## Extract

In the middle of John’s condemnation of our sin, we hear, [1 John 1:9] “If we confess our
sins, he is faithful and just to forgive us our sins and to cleanse us from all
unrighteousness.” Here is the way
that God forgives our sin and cleanses our unrighteousness. God has given us a third answer in Jesus
Christ.
Jesus is
the one who did the work that makes this third answer possible. Jesus actually did what God gave Him to
do. He kept God’s law perfectly. Then He went to the cross and endured the
punishment we deserve for failing to do what God commands. In this way, He provided the third answer …
the third answer that avoids both self-righteousness and despair. We are no longer responsible for our own
salvation. Jesus has taken that
responsibility for us. He is the one who
earned forgiveness for us. He is the one
who offers to cleanse us of all your sin.
Jesus
demonstrated the benefits of His third answer by rising from the dead and
ascending to the Father. Those who trust
Jesus will also receive this blessing.
God will raise them to immortality on the Last Day and join body and
soul once again. On that day there will
be a new heaven and a new earth for the first heaven and earth will have passed
away. Then our Lord [Revelation 21:4] will wipe away every tear from their eyes,
and death shall be no more, neither shall there be mourning, nor crying, nor
pain anymore, for the former things have passed away.

## Recorded data
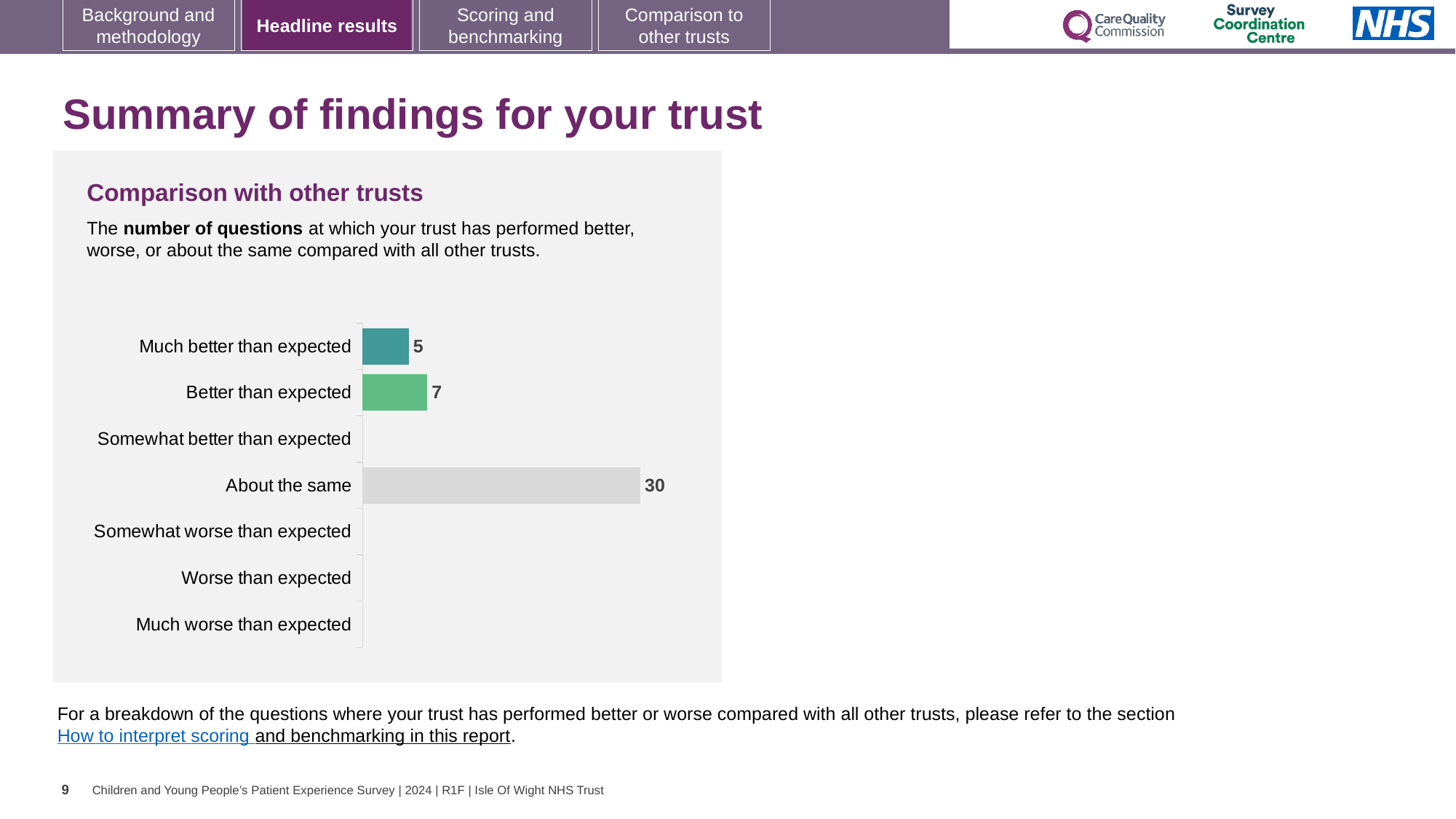
What is the title of the chart? Comparison with other trusts What is the value for 'Much better than expected'? 5 Which category has the highest value? About the same What is the difference between the values for 'Better than expected' and 'Much better than expected'? 2 What is the difference between the values for 'About the same' and 'Better than expected'? 23 Which is larger, the value for 'Better than expected' or the value for 'Much better than expected'? Better than expected What is the total of the values shown for 'Much better than expected', 'Better than expected' and 'About the same'? 42 What colour is the bar for 'About the same'? Grey What is the value for 'About the same'? 30 What kind of chart is shown on the slide? Bar chart How many categories are listed on the chart's axis? 7 What is the value for 'Better than expected'? 7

## Task details
Please continue the passage on confessing sin and God's forgiveness, starting after its final sentence.

## Answer section
The
Pharisees and the Herodians in today’s Gospel tried to make Jesus irrelevant by
asking a trick question. When that
didn’t work, they gave up on subtlety.
They decided that the only way to remove Jesus from the scene was to
remove Him from this life – to kill Him.
During the next few days they carried out their plan and arranged to
have Jesus crucified. When Jesus was
dead, the powers of sin, death, and the devil thought they had won. They didn’t understand that the death and
resurrection of Jesus is His greatest victory.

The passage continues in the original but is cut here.